## Document passage

--

1075th Friday Blog Roundup
Purim crept up on me this year. When the kids were little, I started Purim planning and baking by January. But we stopped our big baking sprees during the pandemic, and now it’s just two kinds of cookies baked over one weekend. Apparently, this weekend. I just didn’t know until I turned the calendar and saw, “Oh, I should get on that.”
It’s natural for things to ebb and flow, to be super important at one point in your life and less important at others. But there is something bittersweet about seeing something that once took up a lot of my mental bandwidth between winter and spring shrink down in size. On one hand, it leaves me with more time to bother the guinea pig and teach him new tricks. On the other hand, I miss the chaos of packing dozens of boxes with treats.
Happy Purim next week if you celebrate.
*******
Stop procrastinating. Go make your backups. Don’t have regrets.
Seriously. Stop what you’re doing for a moment. It will take you fifteen minutes, tops. But you will have peace of mind for days and days. It’s the gift to yourself that keeps on giving.
As always, add any new thoughts to the Friday Backup post and peruse new comments to find out about methods, plug-ins, and devices that help you quickly back up your data and accounts.
And now the blogs…
*******
But first, second, helpings of the posts that appeared in the open comment thread last week. To read the description before clicking over, please return to the open thread:
- “Lichtblicke” (Elaine ohne Kind)
Okay, now my choices this week.
Woulda Coulda Shoulda is back with an update. There is a lot of illness dealt with in the post, but her words stayed with me for the story about the hairdryer towards the end. Especially this: “Believe me when I tell you that I had examined the handle and the intake multiple times, always concluding it must be immovable, always following that conclusion with a hearty round of self-flagellation for my inability to FIX IT. It may not be a sign from the universe—or maybe it is; I rule out nothing at this point—but I just couldn’t see the solution, until I did.” May accessible solutions reveal themselves for all problems.
Lastly, I deeply appreciated A Separate Life’s breakdown of cruising — its pros and cons. I have never been on a cruise, and it was helpful to see it written out in this way to judge whether cruising is for me. So many people just say, “Go, you’ll love it!” but what they mean is that they love it. And this was helpful for a person to judge whether they would love it. So thank you.
The roundup to the Roundup: Purim baking this weekend. Your weekly backup nudge. And lots of great posts to read. So what did you find this week? Please use a permalink to the blog post (written between February 20 – 27) and not the blog’s main URL. Not understanding why I’m asking you what you found this week. Read the original open thread post here.







2 comments
I appreciated Klara’s post marking 20 years since her first failed IVF treatment. It is a short post, but the accompanying picture is gorgeous and the writing feels so intimate and personal. https://thenext15000days.blogspot.com/2026/02/twenty-years-since-glacier-taught-us-to.html
Happy Purim – I was thinking of you when our governor posted about it. It makes me sad to see the changes that happen on holidays as time passes. But things are different, and I am different, and doing things I used to do are no longer worth the effort. Or I was only doing them for someone else.
I like cruises – I’ve only been on two and they were great. But I recognize they’re not for everyone.

--

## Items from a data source
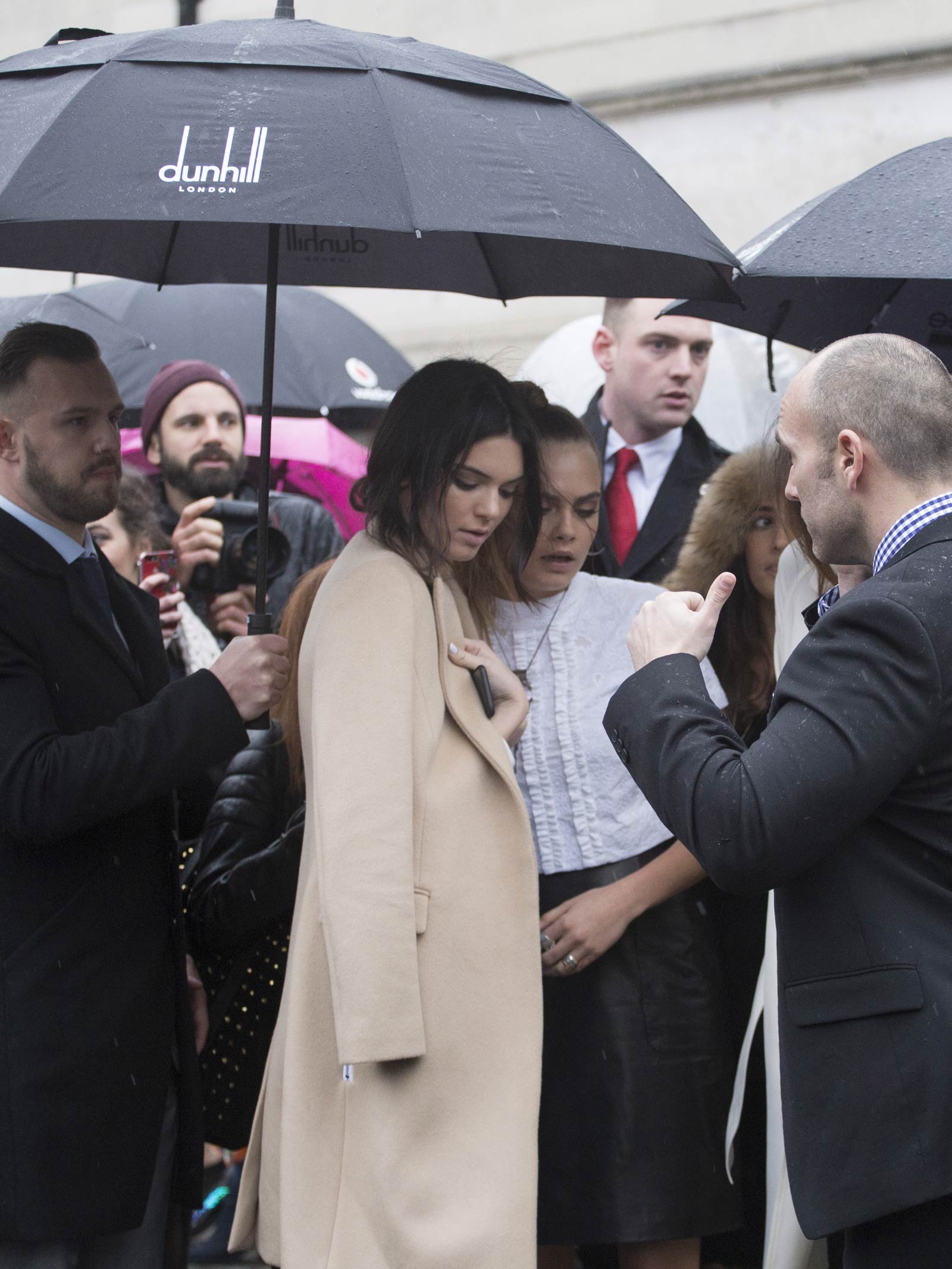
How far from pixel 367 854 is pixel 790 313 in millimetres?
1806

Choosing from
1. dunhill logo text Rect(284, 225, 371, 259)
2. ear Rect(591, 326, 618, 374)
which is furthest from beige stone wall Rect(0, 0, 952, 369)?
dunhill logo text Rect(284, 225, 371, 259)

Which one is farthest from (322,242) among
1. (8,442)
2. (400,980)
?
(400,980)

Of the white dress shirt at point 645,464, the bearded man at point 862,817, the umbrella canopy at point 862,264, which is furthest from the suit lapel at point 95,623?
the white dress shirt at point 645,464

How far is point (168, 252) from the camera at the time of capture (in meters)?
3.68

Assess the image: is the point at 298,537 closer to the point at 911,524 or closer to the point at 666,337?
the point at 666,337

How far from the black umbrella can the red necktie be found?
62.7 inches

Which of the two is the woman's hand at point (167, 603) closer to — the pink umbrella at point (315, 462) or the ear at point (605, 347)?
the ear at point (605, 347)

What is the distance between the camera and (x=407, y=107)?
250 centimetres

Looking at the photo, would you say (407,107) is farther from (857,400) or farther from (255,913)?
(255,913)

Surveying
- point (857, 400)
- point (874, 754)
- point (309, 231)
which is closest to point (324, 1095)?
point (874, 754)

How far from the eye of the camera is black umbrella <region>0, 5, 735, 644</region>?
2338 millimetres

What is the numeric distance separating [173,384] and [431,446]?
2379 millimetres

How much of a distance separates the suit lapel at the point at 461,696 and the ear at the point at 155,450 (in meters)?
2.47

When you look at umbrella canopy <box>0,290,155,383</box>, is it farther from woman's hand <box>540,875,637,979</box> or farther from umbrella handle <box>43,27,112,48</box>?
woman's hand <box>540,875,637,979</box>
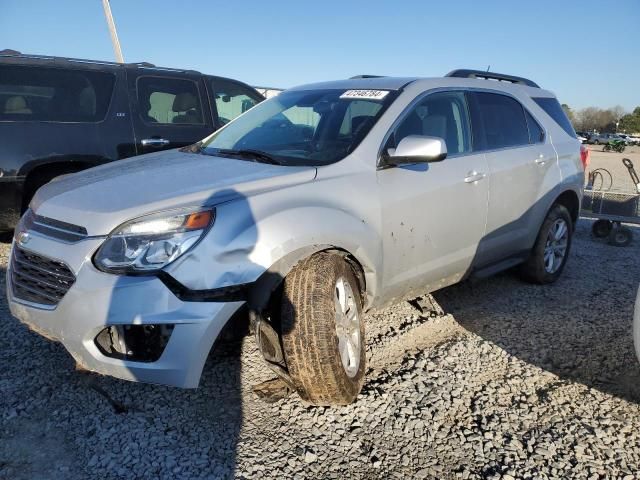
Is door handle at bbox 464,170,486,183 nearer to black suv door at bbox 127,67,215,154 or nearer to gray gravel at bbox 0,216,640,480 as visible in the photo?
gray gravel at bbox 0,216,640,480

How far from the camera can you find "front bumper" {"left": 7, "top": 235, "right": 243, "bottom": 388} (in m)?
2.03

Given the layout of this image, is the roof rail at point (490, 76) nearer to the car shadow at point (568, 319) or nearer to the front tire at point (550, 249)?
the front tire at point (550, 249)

--

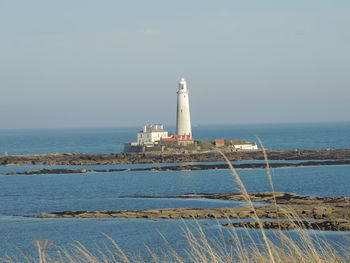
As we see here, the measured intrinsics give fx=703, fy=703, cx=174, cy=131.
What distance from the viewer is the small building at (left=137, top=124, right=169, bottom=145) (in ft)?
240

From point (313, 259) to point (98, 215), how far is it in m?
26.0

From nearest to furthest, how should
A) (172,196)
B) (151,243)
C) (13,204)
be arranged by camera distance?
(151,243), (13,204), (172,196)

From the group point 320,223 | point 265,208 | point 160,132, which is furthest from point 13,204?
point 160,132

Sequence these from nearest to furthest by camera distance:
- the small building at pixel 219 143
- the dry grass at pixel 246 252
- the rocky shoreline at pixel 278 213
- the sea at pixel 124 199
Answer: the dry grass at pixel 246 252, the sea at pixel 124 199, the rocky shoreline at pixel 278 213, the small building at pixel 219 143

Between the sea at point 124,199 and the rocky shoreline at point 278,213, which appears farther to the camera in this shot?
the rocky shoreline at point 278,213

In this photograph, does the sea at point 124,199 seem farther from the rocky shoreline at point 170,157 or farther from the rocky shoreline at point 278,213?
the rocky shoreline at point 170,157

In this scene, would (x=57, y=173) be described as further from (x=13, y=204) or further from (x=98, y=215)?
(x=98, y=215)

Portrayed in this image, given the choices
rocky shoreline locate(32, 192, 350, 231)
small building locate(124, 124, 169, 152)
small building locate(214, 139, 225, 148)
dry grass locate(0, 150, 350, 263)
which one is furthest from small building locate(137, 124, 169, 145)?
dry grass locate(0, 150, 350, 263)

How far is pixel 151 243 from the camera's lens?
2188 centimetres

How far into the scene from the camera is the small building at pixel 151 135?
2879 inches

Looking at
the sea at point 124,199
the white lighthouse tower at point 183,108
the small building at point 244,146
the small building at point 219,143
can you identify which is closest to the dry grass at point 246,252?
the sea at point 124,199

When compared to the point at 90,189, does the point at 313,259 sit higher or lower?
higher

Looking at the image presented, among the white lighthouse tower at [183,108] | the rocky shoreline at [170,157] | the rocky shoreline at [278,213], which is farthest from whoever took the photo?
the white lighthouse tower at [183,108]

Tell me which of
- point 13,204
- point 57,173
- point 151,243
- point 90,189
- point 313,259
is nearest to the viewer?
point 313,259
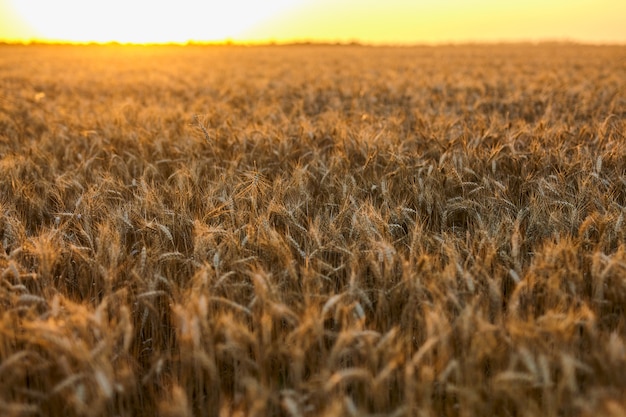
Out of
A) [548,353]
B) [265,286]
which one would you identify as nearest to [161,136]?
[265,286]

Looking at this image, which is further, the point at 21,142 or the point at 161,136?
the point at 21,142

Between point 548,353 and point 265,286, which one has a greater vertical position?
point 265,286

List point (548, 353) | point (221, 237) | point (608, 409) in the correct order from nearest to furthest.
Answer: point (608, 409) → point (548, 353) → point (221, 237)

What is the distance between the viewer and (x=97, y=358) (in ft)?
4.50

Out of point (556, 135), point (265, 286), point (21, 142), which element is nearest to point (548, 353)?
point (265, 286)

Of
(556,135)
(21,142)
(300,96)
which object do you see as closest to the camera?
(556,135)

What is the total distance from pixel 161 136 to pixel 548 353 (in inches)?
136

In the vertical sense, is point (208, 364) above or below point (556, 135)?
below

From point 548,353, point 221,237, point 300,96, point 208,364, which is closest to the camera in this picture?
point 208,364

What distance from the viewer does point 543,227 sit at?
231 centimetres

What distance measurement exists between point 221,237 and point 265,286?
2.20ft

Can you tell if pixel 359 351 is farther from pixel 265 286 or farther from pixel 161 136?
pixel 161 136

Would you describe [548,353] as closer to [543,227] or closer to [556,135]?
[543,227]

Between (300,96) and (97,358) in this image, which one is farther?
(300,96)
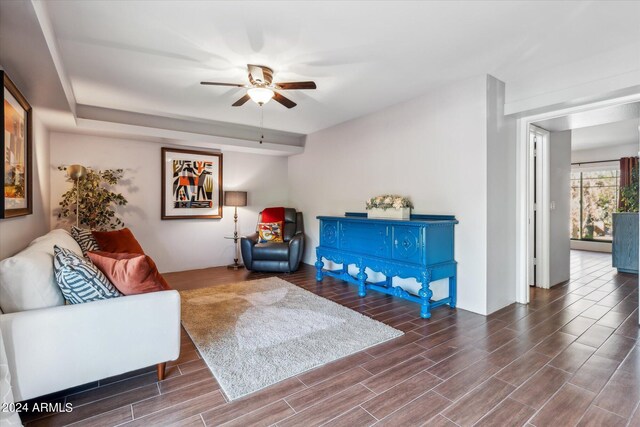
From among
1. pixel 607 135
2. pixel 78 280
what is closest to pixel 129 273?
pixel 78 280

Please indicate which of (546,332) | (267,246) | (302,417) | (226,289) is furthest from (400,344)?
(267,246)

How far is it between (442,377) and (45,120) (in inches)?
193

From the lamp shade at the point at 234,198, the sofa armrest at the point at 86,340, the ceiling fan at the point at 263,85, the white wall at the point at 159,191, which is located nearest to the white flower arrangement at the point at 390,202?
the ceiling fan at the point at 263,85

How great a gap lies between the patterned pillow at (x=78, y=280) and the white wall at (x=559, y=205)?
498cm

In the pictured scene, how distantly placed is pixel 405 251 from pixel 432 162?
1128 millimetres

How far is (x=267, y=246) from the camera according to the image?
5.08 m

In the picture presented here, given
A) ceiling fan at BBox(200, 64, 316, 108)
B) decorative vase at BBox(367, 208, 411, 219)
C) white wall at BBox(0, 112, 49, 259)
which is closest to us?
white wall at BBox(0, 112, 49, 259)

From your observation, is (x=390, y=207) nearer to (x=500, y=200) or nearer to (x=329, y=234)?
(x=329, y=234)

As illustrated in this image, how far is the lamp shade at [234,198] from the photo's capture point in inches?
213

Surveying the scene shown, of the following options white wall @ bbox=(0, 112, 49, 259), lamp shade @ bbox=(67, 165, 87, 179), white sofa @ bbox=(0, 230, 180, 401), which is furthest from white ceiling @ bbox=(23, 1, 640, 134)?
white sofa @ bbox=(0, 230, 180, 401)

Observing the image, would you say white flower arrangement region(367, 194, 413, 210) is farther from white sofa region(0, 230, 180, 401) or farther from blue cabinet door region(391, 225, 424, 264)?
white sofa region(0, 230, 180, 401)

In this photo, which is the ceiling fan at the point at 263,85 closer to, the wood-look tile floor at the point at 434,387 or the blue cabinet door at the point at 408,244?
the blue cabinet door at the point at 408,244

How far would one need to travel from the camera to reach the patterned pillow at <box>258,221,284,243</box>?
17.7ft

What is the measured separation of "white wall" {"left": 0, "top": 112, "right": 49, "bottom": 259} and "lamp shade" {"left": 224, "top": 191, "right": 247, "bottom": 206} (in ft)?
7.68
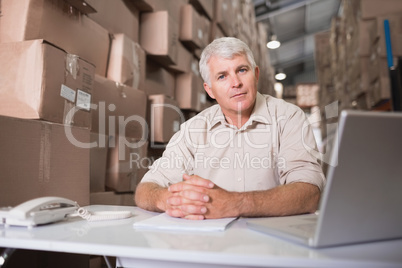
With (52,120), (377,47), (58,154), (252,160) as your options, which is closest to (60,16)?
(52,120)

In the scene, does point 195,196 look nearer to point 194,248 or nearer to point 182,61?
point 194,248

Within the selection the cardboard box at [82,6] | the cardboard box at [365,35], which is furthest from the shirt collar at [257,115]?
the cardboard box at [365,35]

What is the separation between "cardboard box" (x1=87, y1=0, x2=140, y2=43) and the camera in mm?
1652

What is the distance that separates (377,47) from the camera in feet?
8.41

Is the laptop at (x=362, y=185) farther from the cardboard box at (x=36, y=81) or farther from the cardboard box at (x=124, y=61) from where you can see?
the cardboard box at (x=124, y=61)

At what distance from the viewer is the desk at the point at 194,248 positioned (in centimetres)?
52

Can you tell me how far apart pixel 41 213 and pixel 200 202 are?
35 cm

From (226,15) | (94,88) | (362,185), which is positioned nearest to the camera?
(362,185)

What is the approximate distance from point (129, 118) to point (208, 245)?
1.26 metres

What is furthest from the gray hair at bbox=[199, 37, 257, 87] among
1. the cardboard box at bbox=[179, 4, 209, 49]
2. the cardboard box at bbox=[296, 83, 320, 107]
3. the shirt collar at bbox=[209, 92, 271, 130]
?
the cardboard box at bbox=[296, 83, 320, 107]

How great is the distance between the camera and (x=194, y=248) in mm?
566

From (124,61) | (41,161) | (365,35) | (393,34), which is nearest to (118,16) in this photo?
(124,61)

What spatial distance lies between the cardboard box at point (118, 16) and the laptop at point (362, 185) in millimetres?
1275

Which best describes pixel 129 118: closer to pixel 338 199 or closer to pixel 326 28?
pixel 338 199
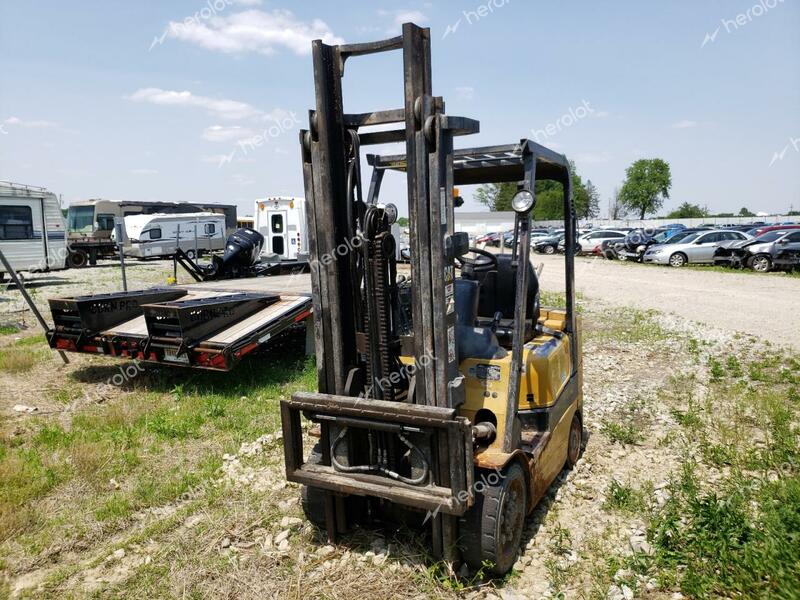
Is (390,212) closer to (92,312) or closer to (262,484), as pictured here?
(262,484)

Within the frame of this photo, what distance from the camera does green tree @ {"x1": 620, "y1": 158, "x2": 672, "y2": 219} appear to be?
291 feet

--

## Exercise 1
From the blog roundup, reproduce the passage from "And now the" up to and including "for all problems.".
## Exercise 2
Answer these questions using the blog roundup:
(a) How many kinds of cookies are now baked for Purim?
(b) At most, how long will making backups take?
(c) Between which dates must a linked blog post have been written?

## Exercise answer 1
And now the blogs…
*******
But first, second, helpings of the posts that appeared in the open comment thread last week. To read the description before clicking over, please return to the open thread:
- “Lichtblicke” (Elaine ohne Kind)
Okay, now my choices this week.
Woulda Coulda Shoulda is back with an update. There is a lot of illness dealt with in the post, but her words stayed with me for the story about the hairdryer towards the end. Especially this: “Believe me when I tell you that I had examined the handle and the intake multiple times, always concluding it must be immovable, always following that conclusion with a hearty round of self-flagellation for my inability to FIX IT. It may not be a sign from the universe—or maybe it is; I rule out nothing at this point—but I just couldn’t see the solution, until I did.” May accessible solutions reveal themselves for all problems.

## Exercise answer 2
(a) Two kinds.
(b) Fifteen minutes.
(c) February 20–27.